Pay for Performance: Compensation Cage Fight
“Pay for Performance” remains a popular compensation approach. It seems a logical way to incentivize employees, create competition among them, and increase their contribution to the bottom line. Despite fine arguments in support of “Pay for Performance,” these schemes often fall short of expectations. I am not surprised.
As a trading firm managing partner, I compensated people strictly on performance. I was amazed at the ingenuity our traders used to maximize short-term pay, even at the expense of long-term success. Some traders ended their career to get more in the short run.
Performance pay promotes self-focused actions.
Bruno S. Frey and Margit Osterloh in this Harvard Business Review article explain that employees’ actions become self-focused under pay for performance schemes. Employees manipulate the performance criteria in their favor. They do tasks that are rewarded, and they avoid necessary tasks that are not rewarded. Intrinsic motivation falls as does satisfaction and engagement. The result is a perverse decline in innovation, extraordinary contributions and productivity.
In a competitive environment, chickens will naturally kill each other!
Perhaps we humans can derive a lesson in productivity from the animal world. Caged chickens tend to compete and establish a pecking order. William Muir, Ph.D. demonstrated the effect of competition in chicken populations:
Muir previously proved that animals living in groups and bred to be more passive sustain fewer injuries and are more productive than animals bred naturally. For instance, chickens bred to be less aggressive don’t engage in as much pecking, which often causes severe injury and even death. The energy that animals used for negative behavior or to avoid such activities is then transferred to production.
As social animals, we are subject to the destructive behavior of competition. Without careful construction, performance pay schemes can foster competition that creates an injurious corporate pecking order.
Christian perspectives vary on compensation.
“Pay for Performance” also has its champions for reasons other than efficacy. Christian business commentators evaluate performance pay through Scripture and conclude it is a biblical mandate. The notion is that Christians must pay people based on output.
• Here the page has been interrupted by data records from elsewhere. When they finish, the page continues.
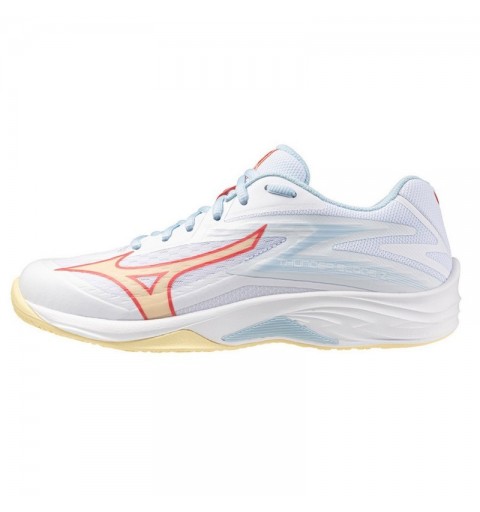Mizuno Thunder Blade Z WOS Blanco/Verde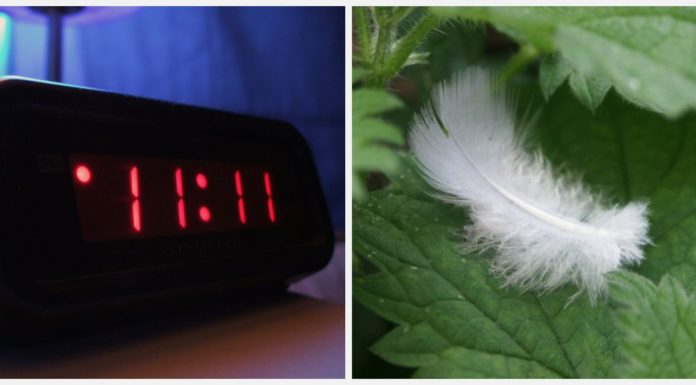 12 Obvious Signs That Guardian Angels Are Really Protecting You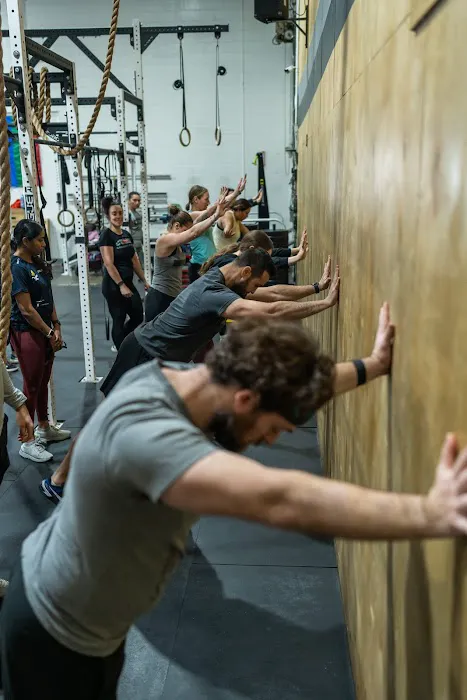 CrossFit Stealth Metuchen Picture 5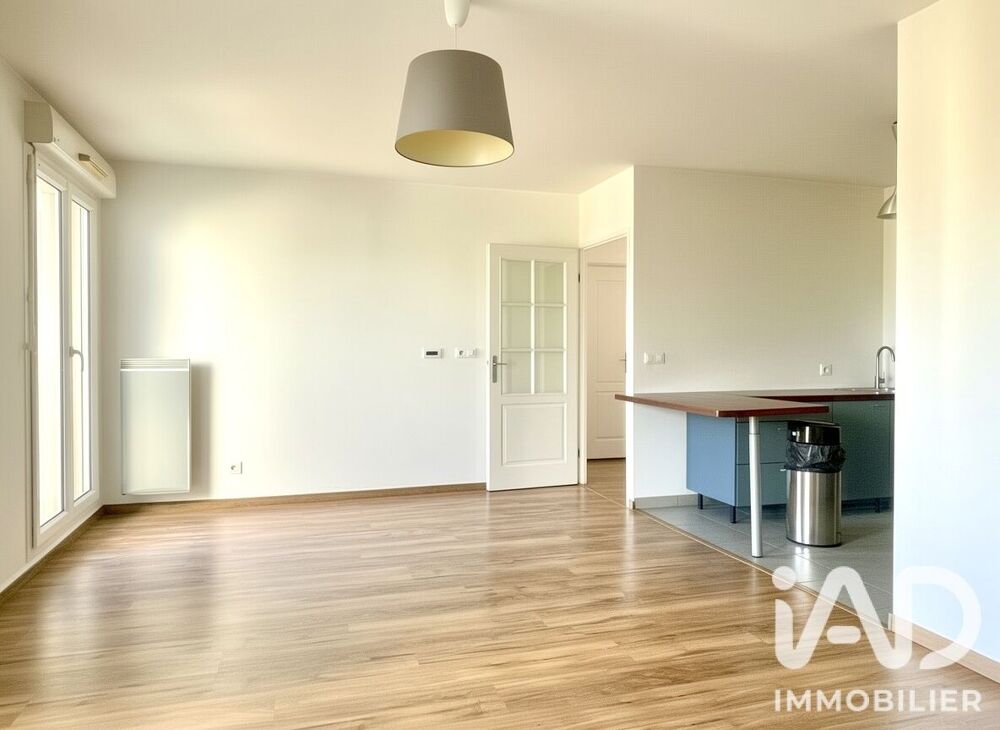 Vente Appartement Vente Appartement 2 pièces Orléans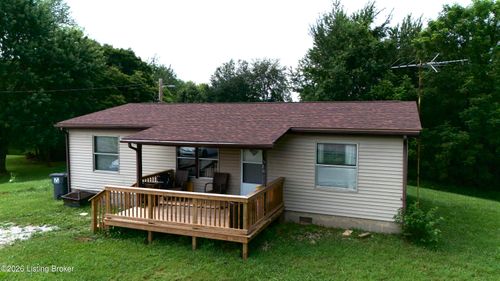 5805 Old State Rd, Guston, KY, 40142-7154 | Card Image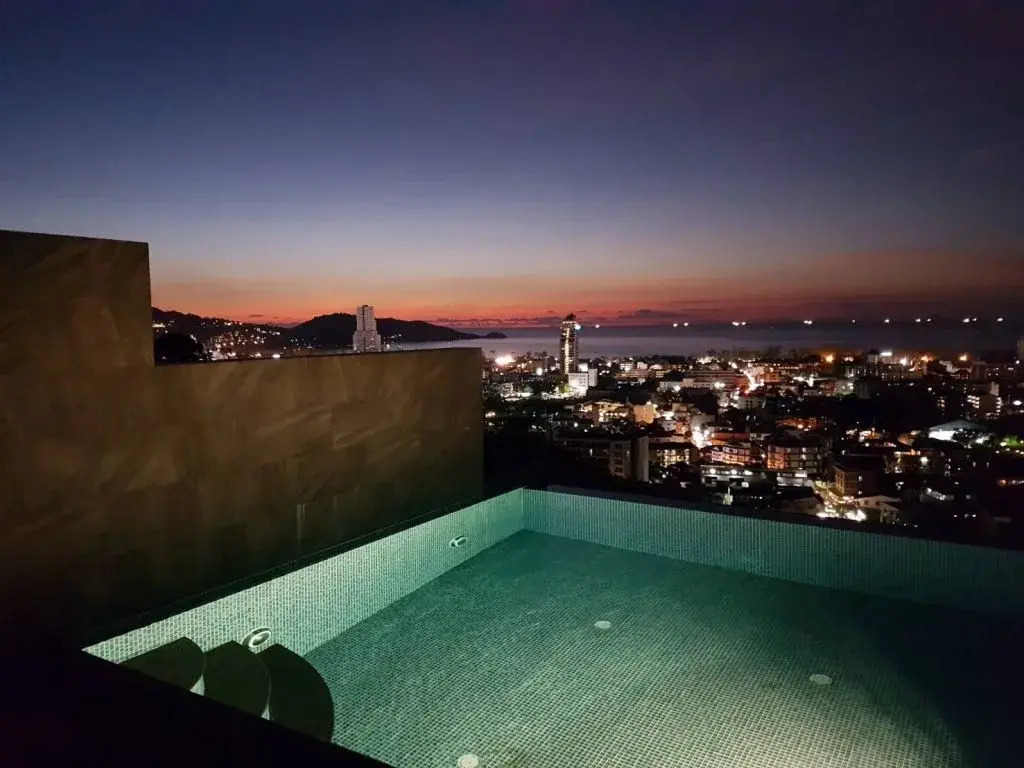 Searocco Phuket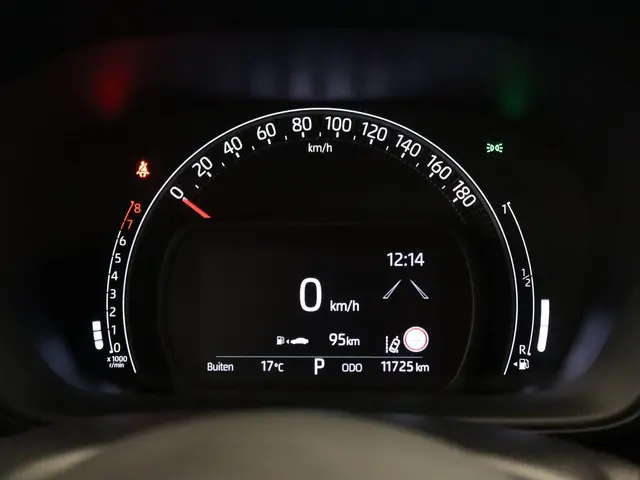Toyota Aygo X 1.0 VVT-i S-CVT Play 2023 Benzine 22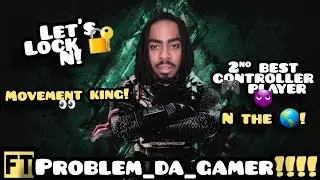 [LIVE] Fortnite - Lets lock N! | Wit Da Most Aware Player! (Rd to 1000)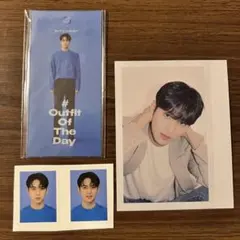 SEVENTEEN シーグリ 2022 ミンギュ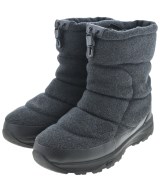 THE NORTH FACE（ザノースフェイス）ブーツ 黒 サイズ:27cm メンズ/2200646750125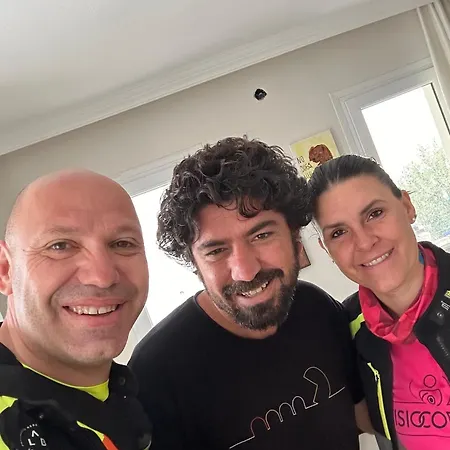 Pensión Guezelbahce Yemek Atoelyesi *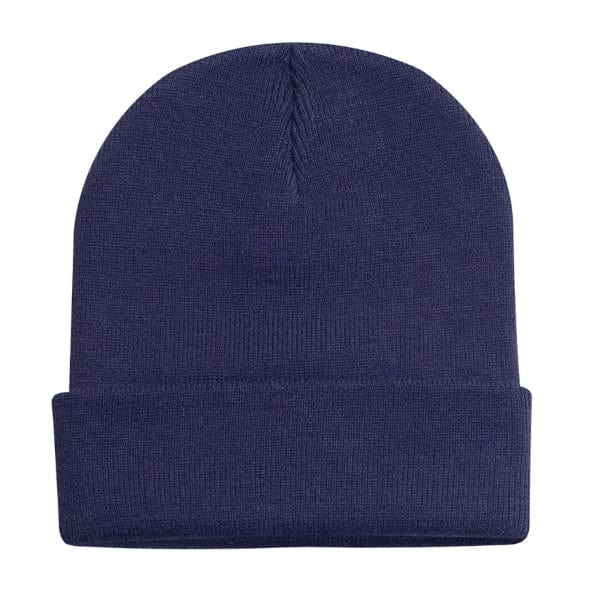 Uneek Heavyweight Cuffed Beanie Hat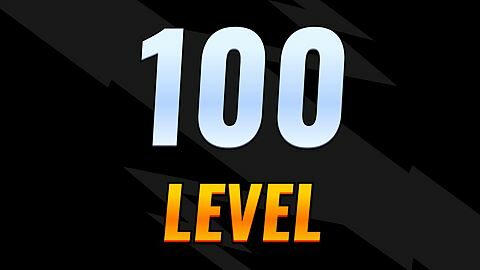 One hundred and counting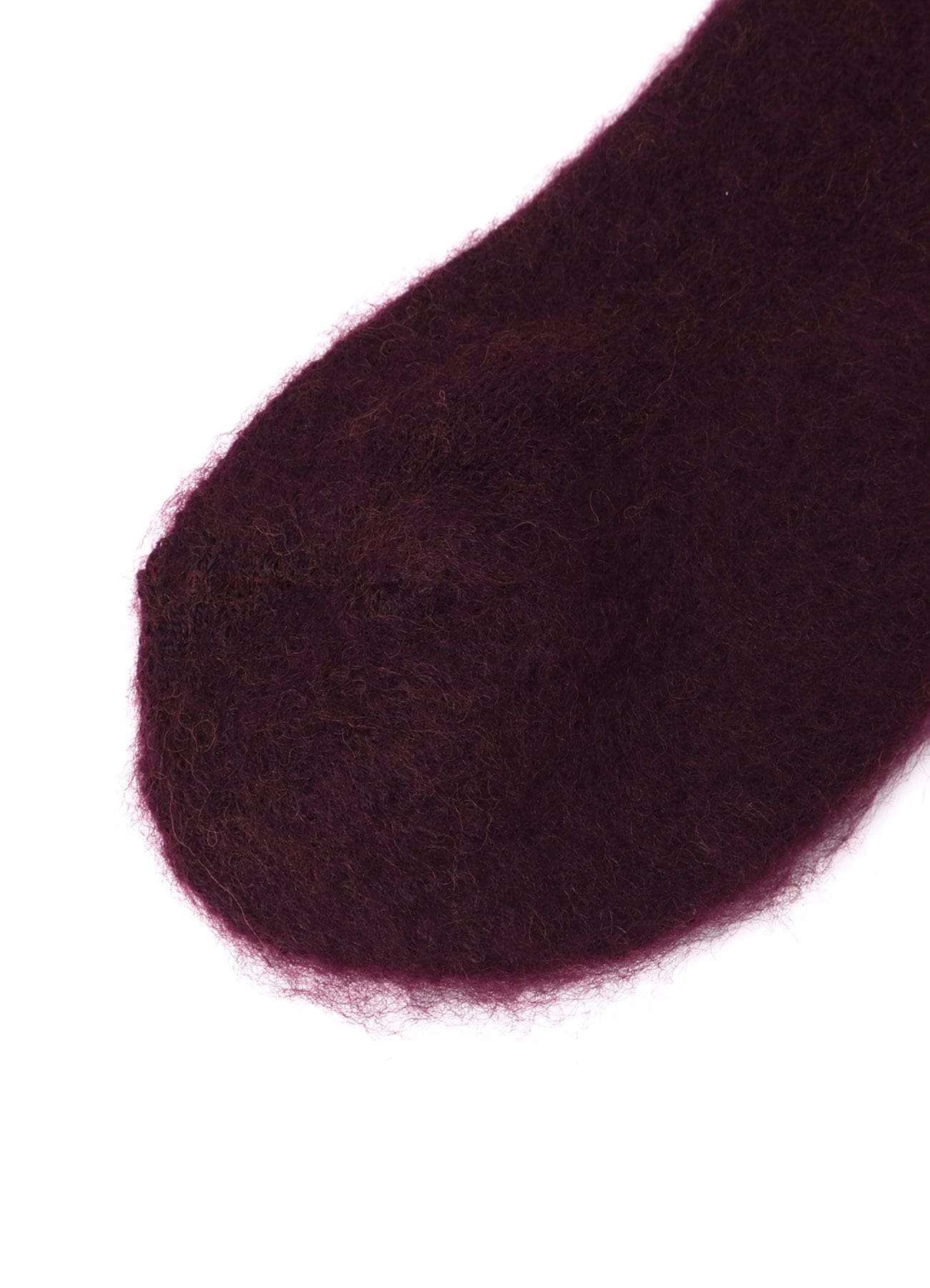 Y's × CHICSTOCKS MOHAIR SOCKS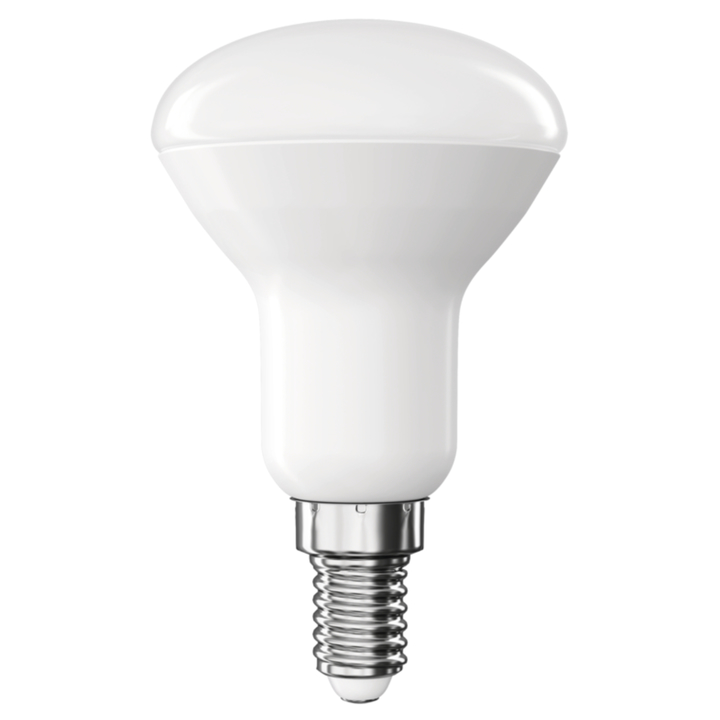 LED žárovka ZQ7E23 E14, 4,2W, neutrální bílá 1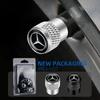 C200 E200 Для Mercedes Benz Для W206 Класса C200L CLA GLA Mercedes Benz W203 W220 W213 W211 W212 W201 Автомобильный Диск Шина Клапан Автомобильный кондиционер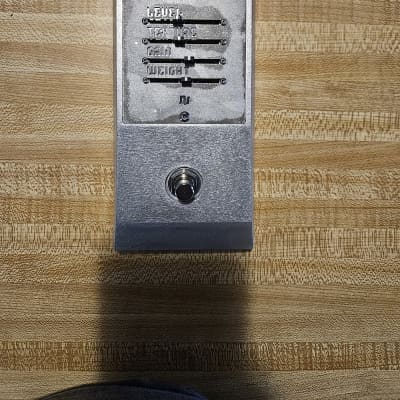 Reverb.com listing, price, conditions, and images for electronic-audio-experiments-0xeae-boost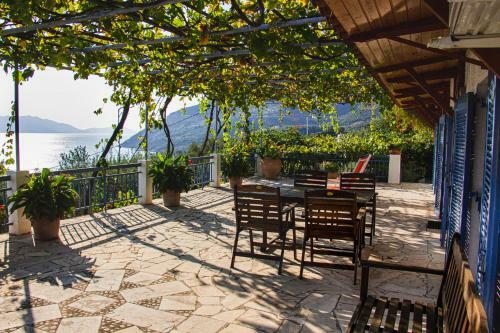 Villa Krassi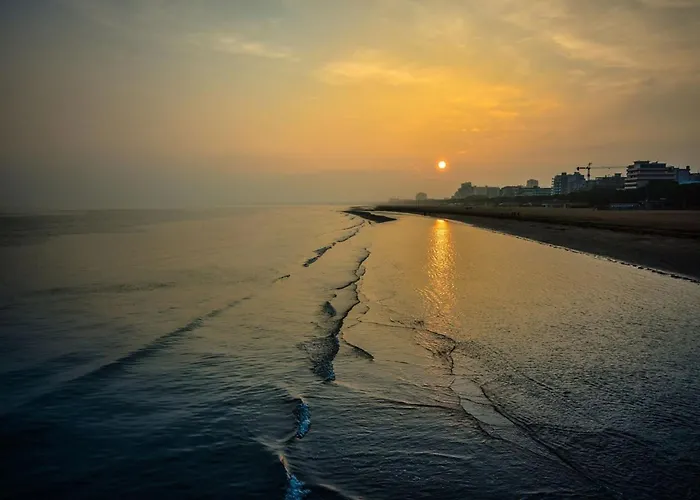 Spacious House With Garden *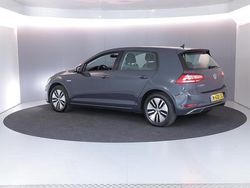 Grijs Gebruikt 2020 VW e-Golf Hatchback | € 12.949 (Eerlijke prijs)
It could be argued that Christians run secular businesses, and thus, performance pay would not be a biblical mandate. Christian business leaders would be free to consider a more productive reward structure.
Christians like me consider our business activities to be informed by our faith. For Christian business leaders to employ “Pay for Performance” for biblical reasons, but effectively promote employee productivity, our challenge is to develop a workable form of performance pay. To do so, I suggest we look at another biblical imperative, found in Philippians 2:3-4:
“Do nothing from selfish ambition or conceit, but in humility regard others as better than yourselves. 4 Let each of you look not to your own interests, but to the interests of others.”
If and only if we are able to remove self-ambition from pay and promote a staff that looks first to the interests of others can we pay for performance. The social cohesion of the team is the primary objective.
The Philippians passage describes a faith community with a high level of social cohesion. It was a community that demonstrated humility and empathy. Caesarea Philippi was a typical Roman city; i.e., highly stratified and socially competitive. In sharp contrast, the Christian community lacked individual stars and a competitive dynamic. Its members shared a deep social connectedness.
Do our businesses mimic Caesarea Philippi or the faith community? How do we maintain and increase social connectedness in our corporate culture? Can we achieve high social cohesion and offer performance incentives?
Performance pay and team rewards can coexist.
We may be able to pay for performance and maintain social cohesion, if we reward social cohesion more than individual production. What might that look like? In an exemplary and successful performance scheme, employee compensation is based on 1) the performance of the company division–40%, 2) the performance of their strategy group–40%, 3) the performance of the small operational team–10%, and 4) the reaching of personal goals–10%. This reward structure promotes social cohesion and team-group-division success, as well as personal productivity.
In her TED talk, Margaret Hefferman describes the cost of the competitive pecking order found in many organizations. In her view, social connectedness trumps competition and superstars every time.
Like the Philippian faith community, social connectedness leads to a successful church and a successful company. If performance pay does not enhance social connectedness, the result is a group of competitive chickens pecking each other to death for the greatest personal gain. Yes, a few superstars may emerge, along with many injured, demoralized, and underutilized employee assets. If a team of engaged, connected, socially sensitive people beat a few competitive superstars, shouldn’t we reward a team that looks like the Philippi church? What will you reward?